The question is as follows:
The diagram shows the quadrilateral $ABCD$ in which $A$ is the point $(4, 2)$ and $B$ is the point $(-2, -10)$. The points $C$ and $D$ lie on the line $x = 14$. The diagonal $AC$ is perpendicular to $AB$ and passes through the mid-point, $M$, of the diagonal $BD.$ Find the area of the quadrilateral $ABCD.$
I found $C$ and proceeded to try and find the mid-point, using colinear points. It came to nothing however. Can anyone on this forum help me?
On
Since the midpoint of $BD$ lies on $AC$ we have $[ABCD]=2[ABC]$.
$C$ is located at $(14;-3)$, so by the shoelace formula
$$ [ABCD]=\left|4\cdot(-10)+(-2)\cdot(-3)+14\cdot 2-2\cdot(-2)-(-10)\cdot 14-(-3)\cdot 4\right|=\color{red}{150} $$ and we don't even need to find where $D$ actually is.
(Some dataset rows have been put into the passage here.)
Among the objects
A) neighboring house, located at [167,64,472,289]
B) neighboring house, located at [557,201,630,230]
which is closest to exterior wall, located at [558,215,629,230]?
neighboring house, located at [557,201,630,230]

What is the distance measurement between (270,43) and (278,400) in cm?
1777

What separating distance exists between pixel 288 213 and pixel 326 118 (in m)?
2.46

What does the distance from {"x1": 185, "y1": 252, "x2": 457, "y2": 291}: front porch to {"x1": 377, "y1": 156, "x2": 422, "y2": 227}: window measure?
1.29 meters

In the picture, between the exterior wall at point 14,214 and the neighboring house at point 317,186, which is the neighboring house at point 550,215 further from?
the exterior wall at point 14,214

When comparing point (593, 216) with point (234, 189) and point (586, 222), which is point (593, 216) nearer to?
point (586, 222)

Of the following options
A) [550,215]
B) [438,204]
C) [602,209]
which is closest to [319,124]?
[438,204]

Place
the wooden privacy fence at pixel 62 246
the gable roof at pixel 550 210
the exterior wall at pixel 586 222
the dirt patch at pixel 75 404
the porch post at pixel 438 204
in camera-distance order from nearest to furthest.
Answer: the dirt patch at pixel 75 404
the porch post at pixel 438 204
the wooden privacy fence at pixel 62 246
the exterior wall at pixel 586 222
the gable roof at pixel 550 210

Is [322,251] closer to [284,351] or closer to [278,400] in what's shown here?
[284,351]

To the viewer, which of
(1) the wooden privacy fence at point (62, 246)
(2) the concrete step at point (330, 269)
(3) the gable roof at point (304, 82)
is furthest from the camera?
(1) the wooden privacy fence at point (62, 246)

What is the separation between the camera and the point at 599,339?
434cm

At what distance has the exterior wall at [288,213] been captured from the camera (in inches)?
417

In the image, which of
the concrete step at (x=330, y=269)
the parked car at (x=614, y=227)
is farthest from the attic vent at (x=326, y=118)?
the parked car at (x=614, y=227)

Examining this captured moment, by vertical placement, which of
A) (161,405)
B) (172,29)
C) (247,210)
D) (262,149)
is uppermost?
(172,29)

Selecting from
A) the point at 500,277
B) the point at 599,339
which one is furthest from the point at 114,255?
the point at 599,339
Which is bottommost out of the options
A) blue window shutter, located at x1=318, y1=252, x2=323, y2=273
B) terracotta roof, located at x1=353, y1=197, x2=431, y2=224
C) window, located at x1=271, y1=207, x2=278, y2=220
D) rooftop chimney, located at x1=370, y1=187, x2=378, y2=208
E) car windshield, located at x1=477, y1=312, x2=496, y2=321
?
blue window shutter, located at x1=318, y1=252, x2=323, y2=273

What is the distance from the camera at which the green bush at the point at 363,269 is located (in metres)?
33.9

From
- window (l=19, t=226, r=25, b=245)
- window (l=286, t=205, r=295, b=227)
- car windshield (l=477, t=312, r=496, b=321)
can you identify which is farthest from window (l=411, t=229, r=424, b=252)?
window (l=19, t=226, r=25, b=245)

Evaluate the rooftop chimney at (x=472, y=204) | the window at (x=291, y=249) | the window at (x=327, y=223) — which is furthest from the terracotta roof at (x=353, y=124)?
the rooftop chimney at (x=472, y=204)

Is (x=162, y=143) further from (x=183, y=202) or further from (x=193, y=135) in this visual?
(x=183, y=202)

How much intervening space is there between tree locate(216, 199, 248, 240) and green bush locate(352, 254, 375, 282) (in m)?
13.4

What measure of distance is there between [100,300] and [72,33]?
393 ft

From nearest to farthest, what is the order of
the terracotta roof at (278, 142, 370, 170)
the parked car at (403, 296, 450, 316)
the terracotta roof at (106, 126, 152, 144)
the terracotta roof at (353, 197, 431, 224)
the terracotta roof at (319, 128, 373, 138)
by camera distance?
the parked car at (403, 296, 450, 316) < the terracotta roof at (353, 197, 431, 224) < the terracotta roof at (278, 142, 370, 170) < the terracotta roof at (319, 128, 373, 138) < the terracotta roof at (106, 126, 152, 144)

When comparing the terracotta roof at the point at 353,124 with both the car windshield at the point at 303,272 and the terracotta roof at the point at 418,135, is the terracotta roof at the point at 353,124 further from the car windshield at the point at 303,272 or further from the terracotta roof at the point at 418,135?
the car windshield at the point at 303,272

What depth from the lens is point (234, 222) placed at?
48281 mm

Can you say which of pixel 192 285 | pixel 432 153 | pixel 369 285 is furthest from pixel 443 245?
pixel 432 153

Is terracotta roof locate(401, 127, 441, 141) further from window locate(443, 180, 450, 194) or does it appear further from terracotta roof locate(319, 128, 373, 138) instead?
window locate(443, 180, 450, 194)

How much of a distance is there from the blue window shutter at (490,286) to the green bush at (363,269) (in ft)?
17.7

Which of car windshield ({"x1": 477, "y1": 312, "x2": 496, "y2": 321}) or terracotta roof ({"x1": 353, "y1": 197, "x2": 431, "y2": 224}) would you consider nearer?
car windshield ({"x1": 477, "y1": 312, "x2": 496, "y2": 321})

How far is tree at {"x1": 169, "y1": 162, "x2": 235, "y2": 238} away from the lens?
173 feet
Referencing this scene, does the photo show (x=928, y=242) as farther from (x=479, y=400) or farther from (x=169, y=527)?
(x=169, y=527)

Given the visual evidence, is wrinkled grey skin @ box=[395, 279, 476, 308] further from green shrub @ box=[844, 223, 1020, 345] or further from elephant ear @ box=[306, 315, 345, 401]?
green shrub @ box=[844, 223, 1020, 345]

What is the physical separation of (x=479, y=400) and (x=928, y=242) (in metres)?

Or we may locate $D$ at $(14;12)$ and deduce that $[ABCD]=CD\cdot d(A,CD) = 15\cdot 10 = \color{red}{150}.$
Since the diagonal $AC$ is perpendicular to the diagonal $AB$ and $AB$ has slope $-\dfrac{4}{3},$ the diagonal $AC$ has slope $\dfrac{3}{4}.$ Since it contains the point $A (4,2),$ it has equation $y-2=\dfrac{3}{4}(x-4).$ So the $y$-coordinate of point $C$ is simply the value of $y$ when $x=14$ is substituted into this equation. This gives that $C$ is the point $(14,9.5).$ Let $D$ have coordinates $(14,a).$ Then the midpoint of $BD$ is $\left(6,5+\dfrac{a}{2}\right).$ Since the diagonal $AC$ passes through this point, we have that $3+\dfrac{a}{2}=\dfrac{3}{2}\Rightarrow a=-3.$
So the area is simply the area of the rectangle with width parallel to the $x$-axis equal to $16$ and with height parallel to the $y$-axis equal to $13$ minus the sum of the areas of the triangles and rectangle that are not included in the quadrilateral. This gives that the area is $16\cdot 13 - \dfrac{1}{2}\cdot16\cdot \dfrac{1}{2}- \dfrac{1}{2}\cdot8\cdot 4-\dfrac{1}{2}\cdot 5\cdot 10-5\cdot 4=\boxed{143.}$